Setup / Configuration
Windows 7+, macOS 10.11+ and most mobile operating systems have native support for IPSec with IKEv2.
Stability / Compatibility
IPSec is more complex than OpenVPN and can require additional configuration between devices behind NAT routers. However as long as both the server and client support NAT traversal there shouldn’t be any issues.
Verdict
IKEv2 is an excellent choice, it is extremely fast, secure and reliable. In addition unlike OpenVPN it requires no additional software to be installed (in most cases) and is therefor the quickest to configure. If you have a threat model that includes sophisticated adversaries then you may want to consider OpenVPN due to the leaked NSA presentations discussed above.
OpenVPN
Intro
Open-source VPN protocol developed by OpenVPN technologies. Very popular however not based on standards (RFC). Uses a custom security protocol and SSL/TLS for key exchange. Provides full confidentiality, authentication and integrity.
Encryption
OpenVPN uses the OpenSSL library to provide encryption. OpenSSL implements a large number of cryptographic algorithms such as 3DES, AES, RC5, Blowfish.
As with IKEv2, YVPN implements AES with 256 bit keys.
Security weaknesses
OpenVPN has no known major vulnerabilities and is generally considered secure when implemented using a secure encryption algorithm and certificates for authentication.
Speed
When used in its default UDP mode on a reliable network OpenVPN performs similarly to IKEv2.
Firewall ports
OpenVPN can be easily configured to run on any port using either UDP or TCP thereby easily bypassing restrictive firewalls.
Setup / Configuration
OpenVPN is not included in any operating system release and requires the installation of client software. Installation typically takes less than 5 minutes.
Stability / Compatibility
Very stable and fast over wireless, cellular and other non reliable networks where packet loss and congestion is common. OpenVPN has a TCP mode for highly unreliable connections but this mode sacrifices significant performance due to the inefficiency of encapsulating TCP within TCP.
Verdict
OpenVPN is an excellent choice for all platforms. It is extremely fast, secure and reliable.
WireGuard
Intro
WireGuard® is an extremely fast VPN protocol with very little overhead and state-of-the-art cryptography.
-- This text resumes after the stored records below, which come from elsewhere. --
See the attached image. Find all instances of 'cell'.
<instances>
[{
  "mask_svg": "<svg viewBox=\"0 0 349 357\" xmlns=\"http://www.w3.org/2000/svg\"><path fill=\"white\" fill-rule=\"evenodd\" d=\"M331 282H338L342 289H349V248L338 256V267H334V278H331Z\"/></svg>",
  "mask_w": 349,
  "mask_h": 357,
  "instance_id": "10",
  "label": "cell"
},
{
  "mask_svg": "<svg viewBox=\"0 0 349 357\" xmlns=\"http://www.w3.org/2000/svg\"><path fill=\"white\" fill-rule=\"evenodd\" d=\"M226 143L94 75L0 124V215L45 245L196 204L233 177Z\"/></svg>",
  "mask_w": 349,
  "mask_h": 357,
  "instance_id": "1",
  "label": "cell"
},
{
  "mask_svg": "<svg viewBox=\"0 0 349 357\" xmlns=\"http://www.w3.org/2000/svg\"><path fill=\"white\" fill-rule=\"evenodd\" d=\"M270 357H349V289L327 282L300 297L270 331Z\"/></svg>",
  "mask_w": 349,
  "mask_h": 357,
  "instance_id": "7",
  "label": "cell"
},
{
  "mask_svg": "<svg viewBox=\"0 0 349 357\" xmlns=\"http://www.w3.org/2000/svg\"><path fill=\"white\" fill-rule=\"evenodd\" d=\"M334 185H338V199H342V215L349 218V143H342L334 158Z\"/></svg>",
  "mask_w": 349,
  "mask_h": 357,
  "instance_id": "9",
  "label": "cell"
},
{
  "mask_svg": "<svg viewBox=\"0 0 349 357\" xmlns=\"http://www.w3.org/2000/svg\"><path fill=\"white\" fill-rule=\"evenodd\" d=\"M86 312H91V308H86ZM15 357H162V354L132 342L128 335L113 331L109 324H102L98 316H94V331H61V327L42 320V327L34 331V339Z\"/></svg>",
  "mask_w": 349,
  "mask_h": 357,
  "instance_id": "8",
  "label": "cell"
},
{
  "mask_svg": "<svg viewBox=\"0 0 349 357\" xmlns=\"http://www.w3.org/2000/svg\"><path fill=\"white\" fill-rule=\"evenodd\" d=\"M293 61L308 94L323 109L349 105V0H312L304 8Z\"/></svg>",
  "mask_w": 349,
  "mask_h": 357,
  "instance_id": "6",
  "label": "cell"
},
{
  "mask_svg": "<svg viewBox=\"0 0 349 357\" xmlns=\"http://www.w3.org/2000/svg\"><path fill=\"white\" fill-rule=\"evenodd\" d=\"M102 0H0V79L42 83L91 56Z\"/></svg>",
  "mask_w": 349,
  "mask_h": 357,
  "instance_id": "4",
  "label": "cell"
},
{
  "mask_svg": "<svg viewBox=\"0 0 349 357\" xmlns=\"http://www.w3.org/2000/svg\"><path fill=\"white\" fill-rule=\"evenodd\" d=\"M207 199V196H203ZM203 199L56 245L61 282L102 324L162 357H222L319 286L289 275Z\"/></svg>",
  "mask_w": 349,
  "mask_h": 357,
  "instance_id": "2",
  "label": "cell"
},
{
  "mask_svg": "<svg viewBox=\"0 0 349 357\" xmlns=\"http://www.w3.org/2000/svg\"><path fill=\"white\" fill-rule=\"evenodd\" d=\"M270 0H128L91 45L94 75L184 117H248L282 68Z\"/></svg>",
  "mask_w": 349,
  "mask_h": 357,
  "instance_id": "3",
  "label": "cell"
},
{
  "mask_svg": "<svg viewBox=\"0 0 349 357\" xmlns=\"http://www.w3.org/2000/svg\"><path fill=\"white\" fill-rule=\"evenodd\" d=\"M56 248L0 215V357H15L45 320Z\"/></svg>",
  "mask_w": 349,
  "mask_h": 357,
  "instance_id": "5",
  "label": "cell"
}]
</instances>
It has the potential to offer a simpler, more secure, more efficient, and easier to use VPN over existing technologies.
Encryption
Built atop ChaCha20 for symmetric encryption (RFC7539), Curve25519 for Elliptic-curve Diffie–Hellman (ECDH) anonymous key agreement, BLAKE2s for hashing (RFC7693), SipHash24 for hashtable keys, and HKDF for key derivation (RFC5869). Makes use of a UDP-based handshake and the key exchange uses perfect forward secrecy while avoiding both key-compromise impersonation and replay attacks.
Security weaknesses
WireGuard® has no known major vulnerabilities. It is relatively new and has not seen the thorough vetting of OpenVPN, though the code-base is extremely small, so full audits are possible by individuals and not just large organizations. WireGuard® is in-tree with Linux Kernel 5.6 and has been reviewed by a 3rd party auditor.
Speed
WireGuard® benefits from extremely high-speed cryptographic primitives and deep integration with underlying operating system kernel, so speeds are very high with low overhead. Most customers report higher speeds than OpenVPN.
Firewall ports
WireGuard® uses the UDP protocol and can be configured to use any port. May succumb to traffic shaping more easily than OpenVPN due to lack of support for TCP.
Setup / Configuration
WireGuard® is in-tree with Linux Kernel 5.6. Other non-linux operating systems require the installation of a WireGuard® client app. Installation typically takes less than 5 minutes.
Stability / Compatibility
Extremely stable and robust. More stable than OpenVPN when roaming across networks. Uses an initial endpoint for connections and can switch servers while maintaining the connection. Client can also change networks without dropping the connection.
Verdict
WireGuard® is an excellent choice and may be the best protocol for high speeds. WireGuard® promises better security and faster speeds compared to existing solutions. Since its merge into Linux Kernel (v5.6) and the release of v1.0, we consider WireGuard® to be ready for wide-scale use.